Since the 20th century many companies have launched and flourished by harnessing the technology of computer vision. VideoSurf, founded in 2006, applies face recognition technology to index movie characters and was acquired by Microsoft in 2011. Pittpatt (Pittsburg Pattern Recognition) develops face recognition software for images and video and was acquired by Google during the same year., which allows users to recognize and “like” everyday consumer items via captured images, was also acquired by Google in 2010.

The U.S. Government has taken the greatest lead in adopting advanced computer vision technology. The Robotic Mule and BigDog Robot are both able to carry heavy military equipment while navigating through tumultuous terrain. Urban scale 3D mapping based on video or LIDAR (a combination of “light” and “radar”) allows the military to reconstruct 3D images with pinpoint accuracy. UAVs (Unmanned Aerial Vehicles), WAMI (Wide Area Motion Imagery), and the VIRAT (Video and Image Retrieval and Analysis Tool) program have all been utilized by the U.S. for military operations. A particularly interesting tool maintained by DARPA is the ARGUS-IS (Autonomous Real-Time Ground Ubiquitous Surveillance Imaging System). This imaging technology can identify objects as little as six inches long from nearly 20,000 feet in the air and has the ability to detect still and moving objects, as well as detect human actions across the range of a large city. The power of this camera is based on a 1.8 gigapixel sensor operating at 10 frames per second.

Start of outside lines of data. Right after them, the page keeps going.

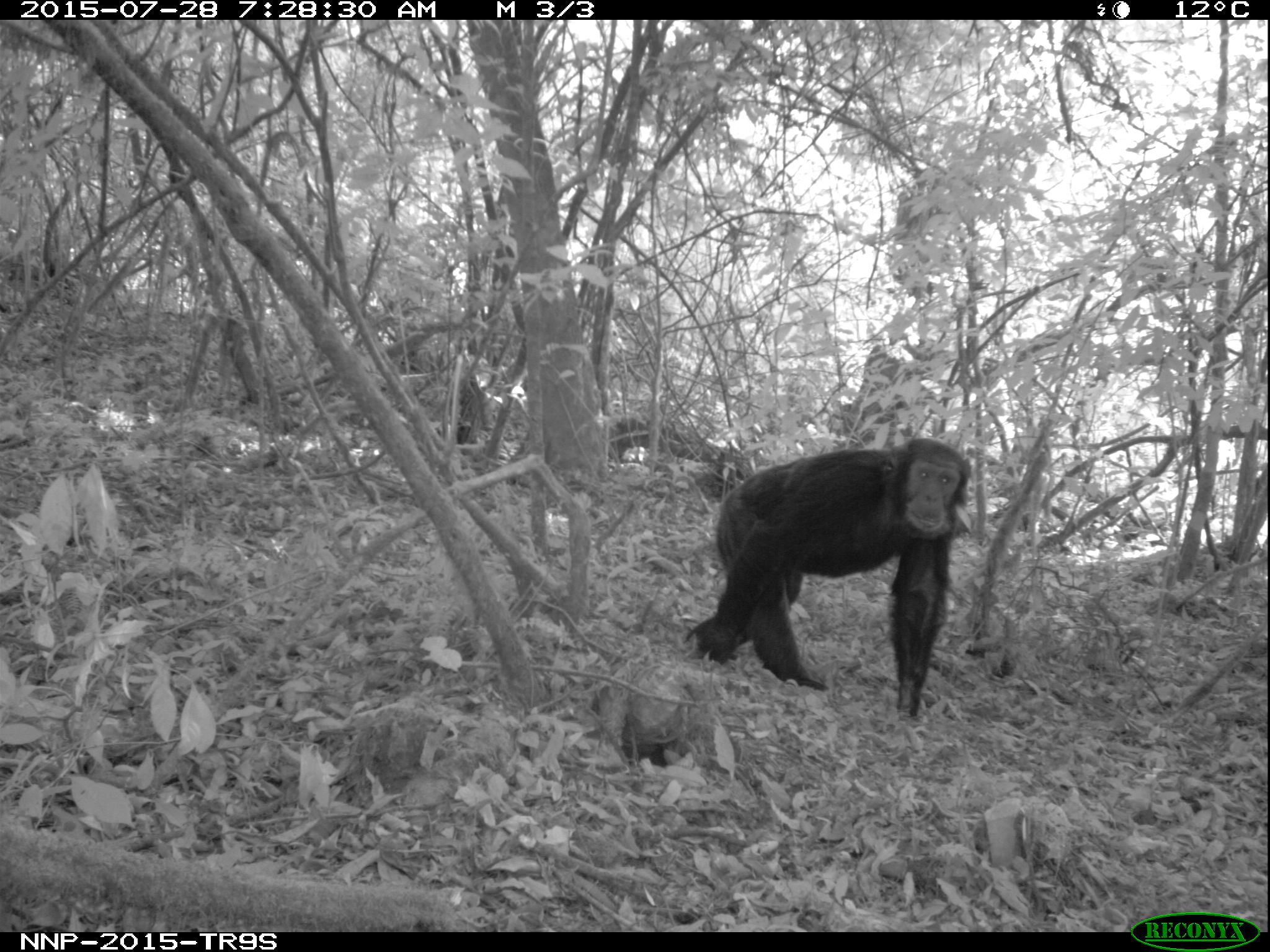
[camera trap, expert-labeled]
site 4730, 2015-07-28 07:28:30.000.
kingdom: Animalia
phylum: Chordata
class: Mammalia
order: Primates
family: Hominidae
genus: Pan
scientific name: Pan troglodytes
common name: chimpanzee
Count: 1.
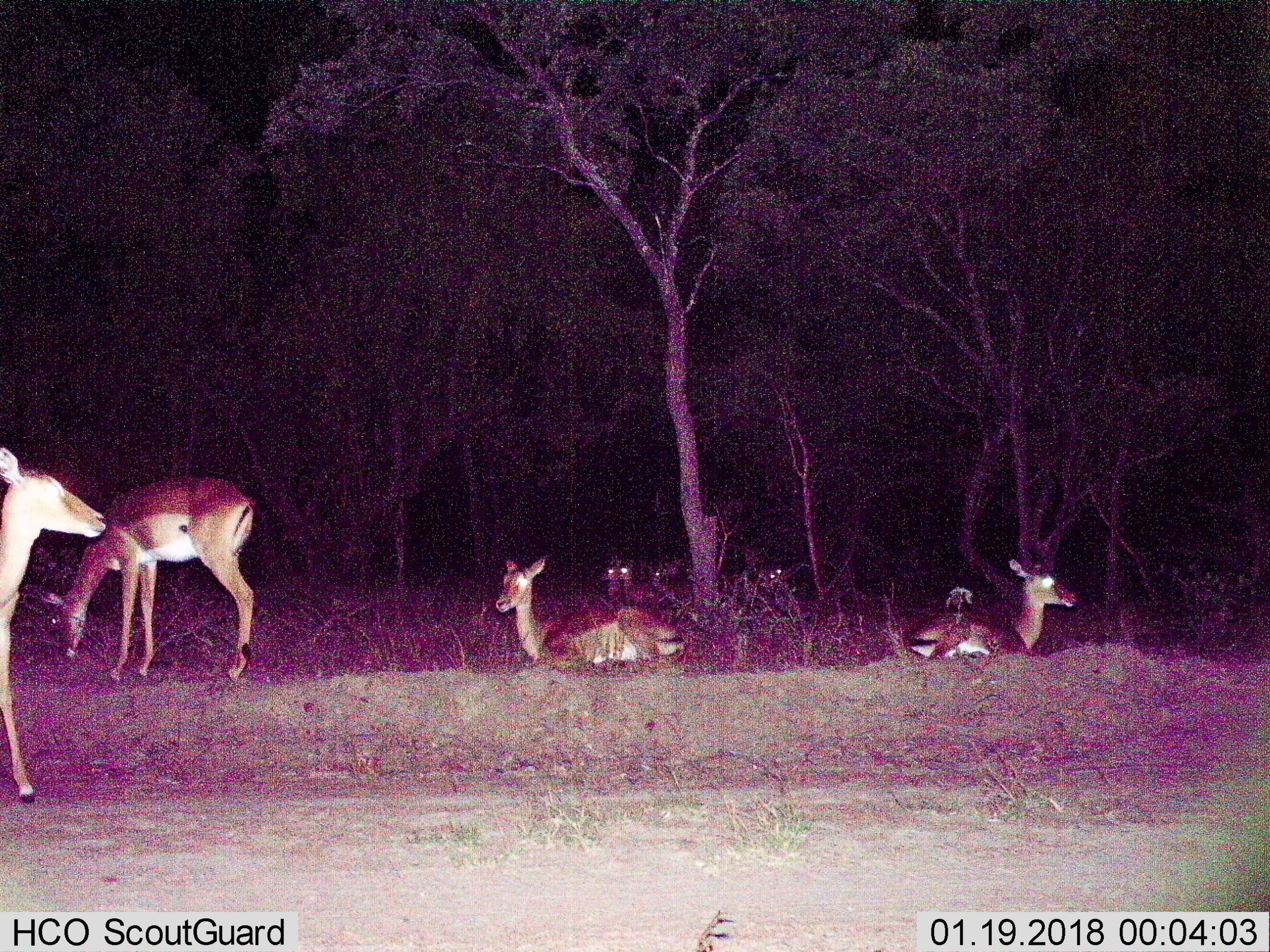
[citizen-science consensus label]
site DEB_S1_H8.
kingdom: Animalia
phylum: Chordata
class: Mammalia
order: Artiodactyla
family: Bovidae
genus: Aepyceros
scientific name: Aepyceros melampus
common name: impala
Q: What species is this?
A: Impala (Aepyceros melampus).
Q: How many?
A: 8.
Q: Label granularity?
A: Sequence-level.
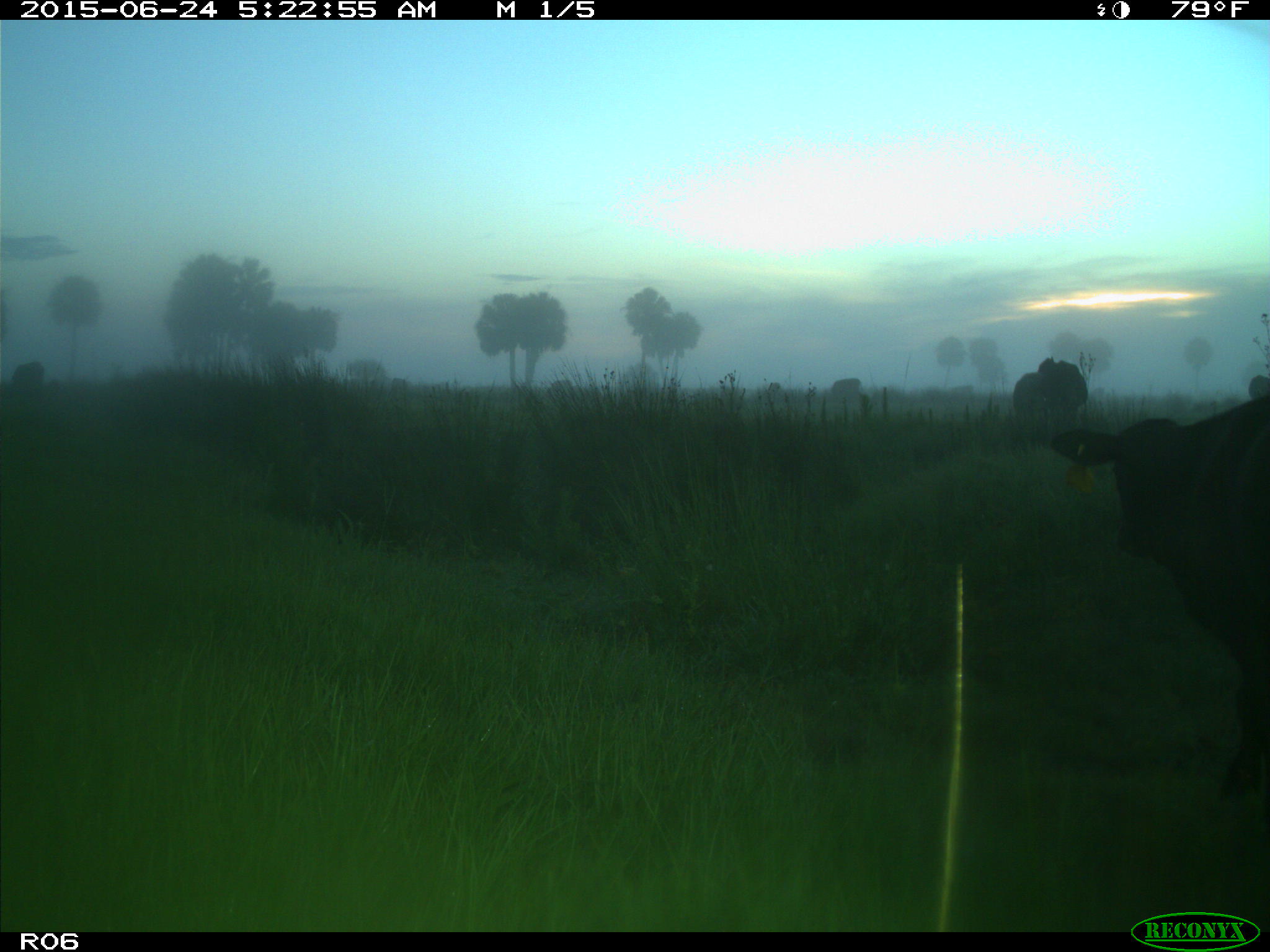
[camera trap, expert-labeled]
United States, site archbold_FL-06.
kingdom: Animalia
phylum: Chordata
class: Mammalia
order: Artiodactyla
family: Bovidae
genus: Bos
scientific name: Bos taurus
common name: domestic cow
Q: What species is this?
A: Bos taurus (domestic cow).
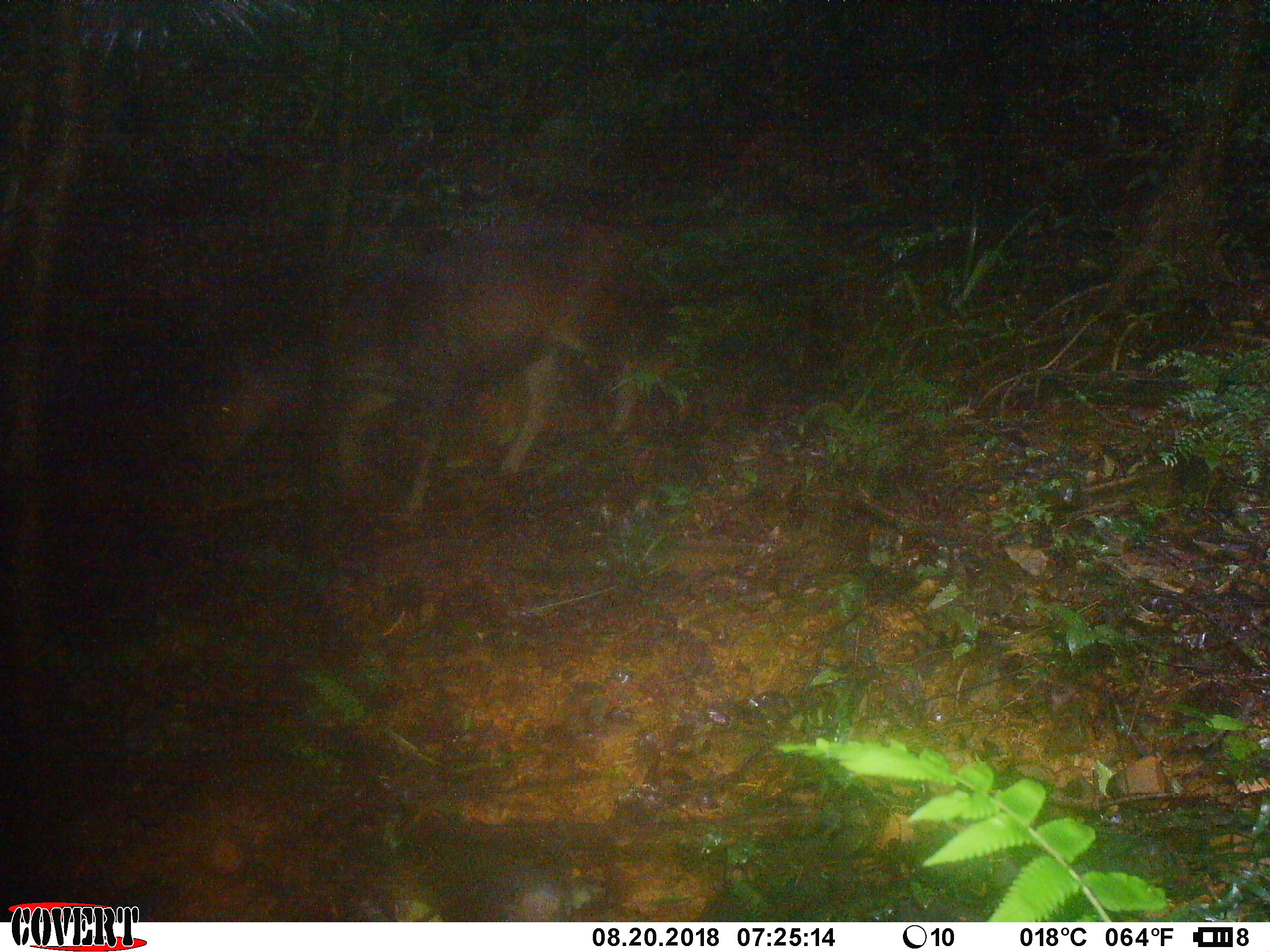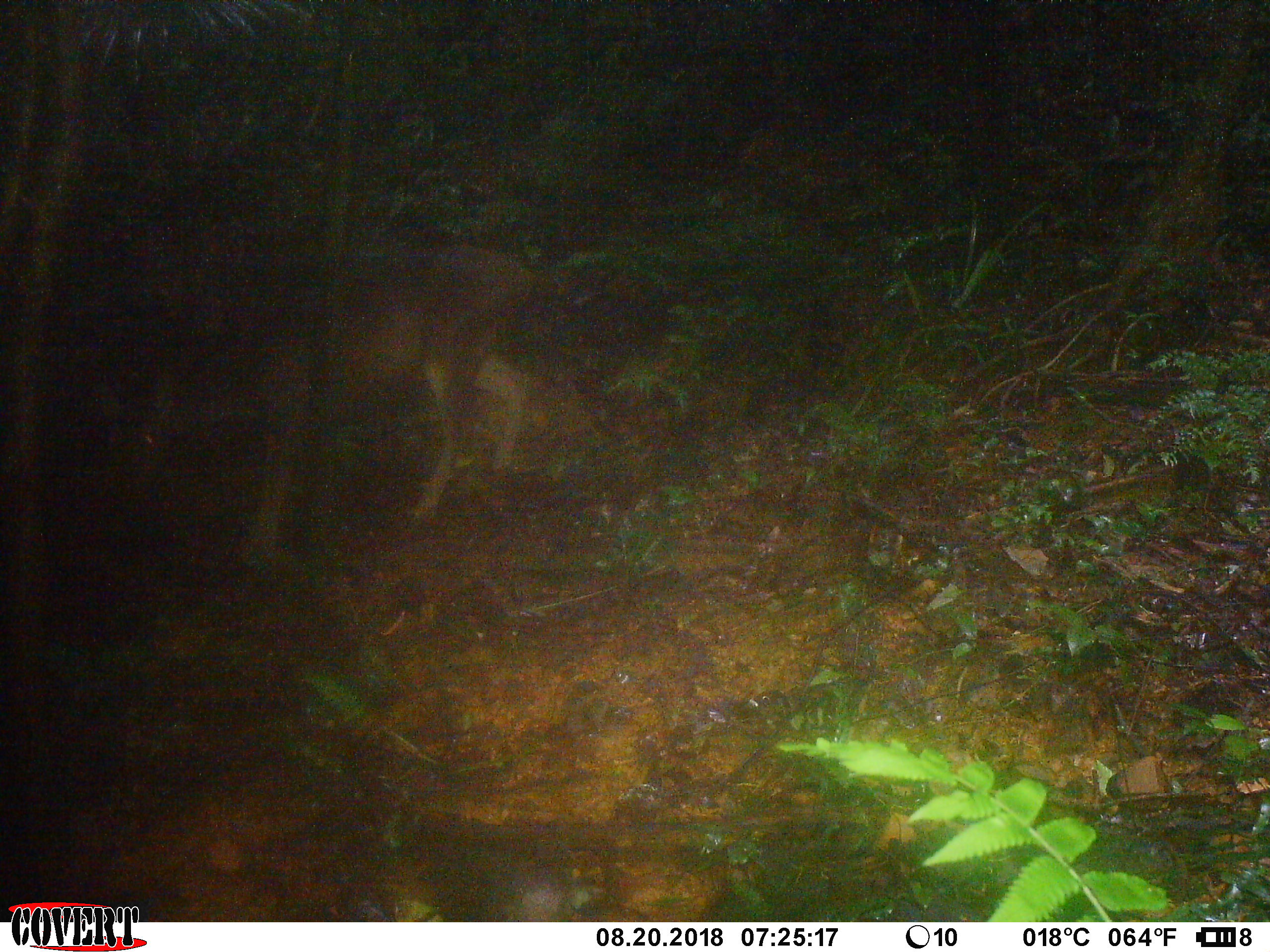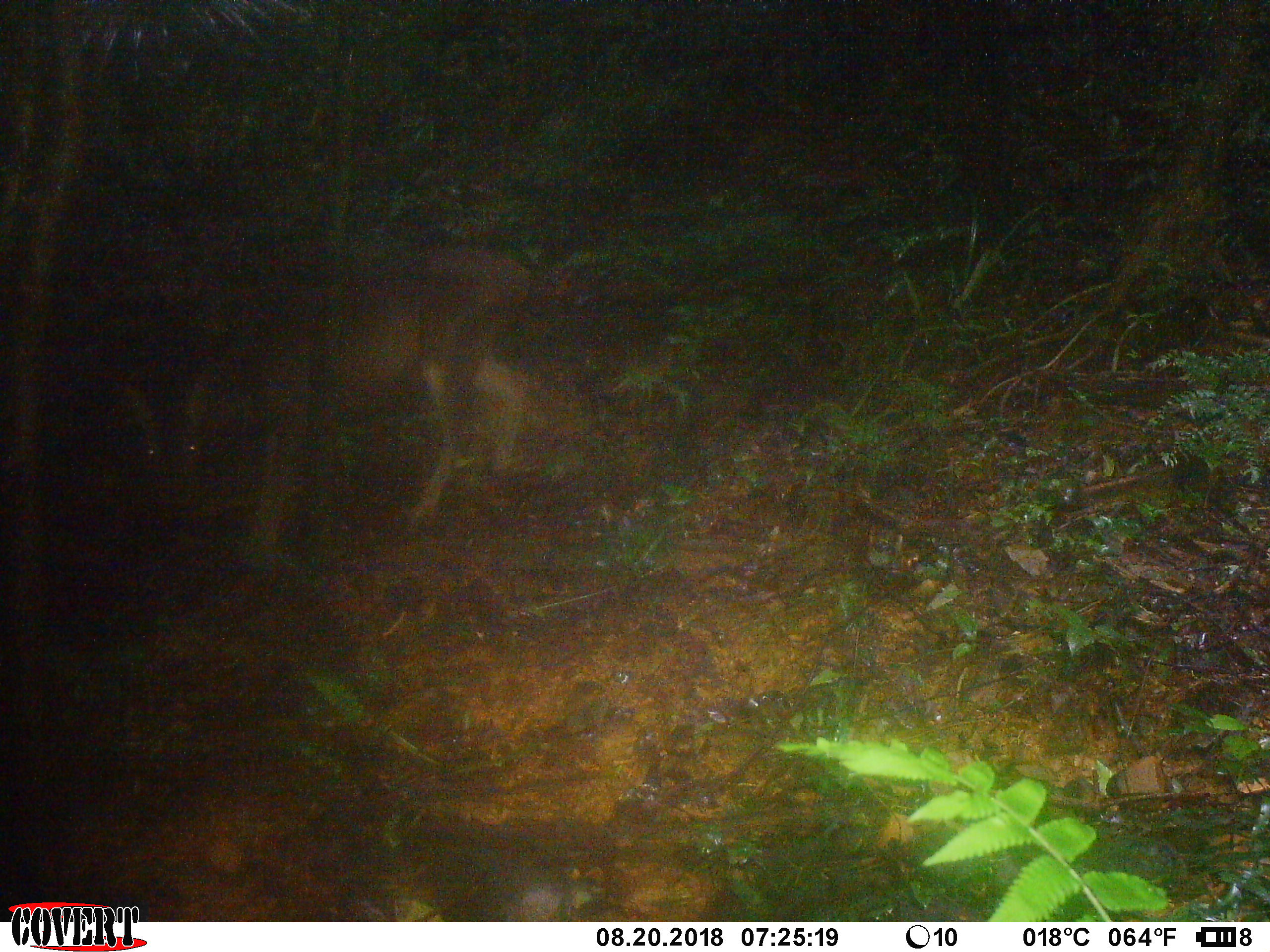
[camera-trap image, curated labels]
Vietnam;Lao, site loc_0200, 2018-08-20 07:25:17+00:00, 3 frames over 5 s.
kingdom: Animalia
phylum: Chordata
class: Mammalia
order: Artiodactyla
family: Cervidae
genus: Rusa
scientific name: Rusa unicolor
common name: sambar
Sambar (Rusa unicolor). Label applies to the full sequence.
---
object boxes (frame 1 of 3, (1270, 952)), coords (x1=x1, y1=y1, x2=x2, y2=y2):
sambar: (x1=186, y1=208, x2=646, y2=535)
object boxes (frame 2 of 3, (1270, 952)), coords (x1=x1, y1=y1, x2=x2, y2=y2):
sambar: (x1=112, y1=241, x2=535, y2=569)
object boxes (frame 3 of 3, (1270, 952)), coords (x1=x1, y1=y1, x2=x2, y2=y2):
sambar: (x1=114, y1=242, x2=532, y2=571)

Despite such technological advances, on a broader scale computer vision technology has progressed more slowly, particularly with regard to image recognition. To address this issue machine learning applications, internet technology, and peer production systems have been leveraged. Peer production systems in particular have been effective in leveraging human intelligence to improve the capability of computer systems. Outstanding examples of peer production dataset collection systems include the ESP game, developed by Luis Von Ahn, LabelMe, developed by William T. Freeman, and Amazon’s Mechanical Terk.

While acknowledging that many challenges still exist within computer vision such as the capacity to accurately analyze scenery and to identify moving objects in rapidly changing environments, Dr. Davis remains optimistic about the future. He pointed to several consumer applications and advertising opportunities, novel smartphone applications such as Leafsnap, and the advent of Google Glass as progressive strides. Other noteworthy uses for computer vision technology include enabling families to remotely monitor their elderly parents while at home; the potential to map the landscape of a damaged area like Haiti or Japan after an earthquake; and the potential for measuring the calorie content of a plate of food simply by capturing its image.

It’s astounding to think that the visually impaired may very soon have access to technology only conceived in the character of Geordi La Forge from Star Trek: The Next Generation. I am excited to see this technology applied across sectors and disciplines to penetrate much needed markets in addition to the more traditional areas of research, defense, and commerce. For instance, in 2010 George Clooney helped to launch the Satellite Sentinel Project, a humanitarian effort using computer vision technology to effectively monitor and report on starvation and warfare in Sudan. This in indicative of just one of the many applications achievable through computer vision technology and of its truly unlimited potential to impact the world around us.